Problem parsing large occurrence downloads

barnabywalker · March 12, 2021, 5:28pm

I’ve searched around and couldn’t find any existing topics on here, but apologies if I’ve missed something.

I’m trying to carry out an analysis that uses an occurrence family for a whole plant family, so has > 2 million records (like the Myrtaceae family).

When I try to load the file into R or Python, I always end up with fewer rows in the table than cited on the download page.

I’ve tried a few different packages, but get the same problem each time. For instance, using the R package vroom:

library(vroom)

col_names <- c("gbifID", "genus", "species", "taxonRank",
               "scientificName", "countryCode",
               "decimalLatitude", "decimalLongitude",
               "day", "month", "year", "taxonKey", 
               "speciesKey", "basisOfRecord", "issue")

d <- vroom(MYRTACEAE_DL_PATH, delim="\t", col_select=col_names)

- _Set exercise_: Reproduce the forum post on parsing large occurrence downloads from "barnabywalker · March" through "the download page.", word for word.

- _Provided material_:
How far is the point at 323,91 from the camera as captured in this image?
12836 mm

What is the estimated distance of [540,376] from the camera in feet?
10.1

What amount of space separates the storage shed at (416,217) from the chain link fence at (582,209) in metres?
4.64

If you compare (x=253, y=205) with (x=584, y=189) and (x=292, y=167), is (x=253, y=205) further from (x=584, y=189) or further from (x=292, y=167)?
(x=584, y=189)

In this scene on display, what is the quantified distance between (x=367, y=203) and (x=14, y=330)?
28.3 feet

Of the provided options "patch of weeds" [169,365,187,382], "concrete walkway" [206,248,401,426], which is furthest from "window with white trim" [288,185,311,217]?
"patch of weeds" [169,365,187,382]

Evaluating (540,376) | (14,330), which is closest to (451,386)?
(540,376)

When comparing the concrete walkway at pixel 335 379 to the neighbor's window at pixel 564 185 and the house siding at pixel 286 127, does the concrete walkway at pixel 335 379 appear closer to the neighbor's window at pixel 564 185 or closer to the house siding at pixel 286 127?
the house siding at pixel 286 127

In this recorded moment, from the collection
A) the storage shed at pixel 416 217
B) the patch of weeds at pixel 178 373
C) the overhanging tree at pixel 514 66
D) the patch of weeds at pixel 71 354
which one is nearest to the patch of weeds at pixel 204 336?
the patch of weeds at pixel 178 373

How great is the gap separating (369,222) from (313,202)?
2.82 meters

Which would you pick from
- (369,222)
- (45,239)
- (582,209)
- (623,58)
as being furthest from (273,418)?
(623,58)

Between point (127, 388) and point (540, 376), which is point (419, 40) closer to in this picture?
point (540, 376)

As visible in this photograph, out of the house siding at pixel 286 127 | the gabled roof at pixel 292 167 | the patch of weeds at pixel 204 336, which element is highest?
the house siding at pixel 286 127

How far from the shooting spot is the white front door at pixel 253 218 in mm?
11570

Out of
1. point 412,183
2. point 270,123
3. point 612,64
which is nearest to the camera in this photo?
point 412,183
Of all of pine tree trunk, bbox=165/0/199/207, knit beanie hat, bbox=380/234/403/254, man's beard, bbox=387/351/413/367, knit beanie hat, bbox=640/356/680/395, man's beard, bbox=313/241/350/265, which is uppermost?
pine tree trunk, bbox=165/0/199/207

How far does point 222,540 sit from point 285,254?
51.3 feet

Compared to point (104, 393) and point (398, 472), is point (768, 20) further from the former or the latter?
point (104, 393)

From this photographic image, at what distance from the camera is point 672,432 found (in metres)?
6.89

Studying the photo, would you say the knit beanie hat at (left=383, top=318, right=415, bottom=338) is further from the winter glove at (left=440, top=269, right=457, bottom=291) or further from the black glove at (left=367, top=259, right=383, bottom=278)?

- _Problem solution_:
barnabywalker · March 12, 2021, 5:28pm

I’ve searched around and couldn’t find any existing topics on here, but apologies if I’ve missed something.

I’m trying to carry out an analysis that uses an occurrence family for a whole plant family, so has > 2 million records (like the Myrtaceae family).

When I try to load the file into R or Python, I always end up with fewer rows in the table than cited on the download page.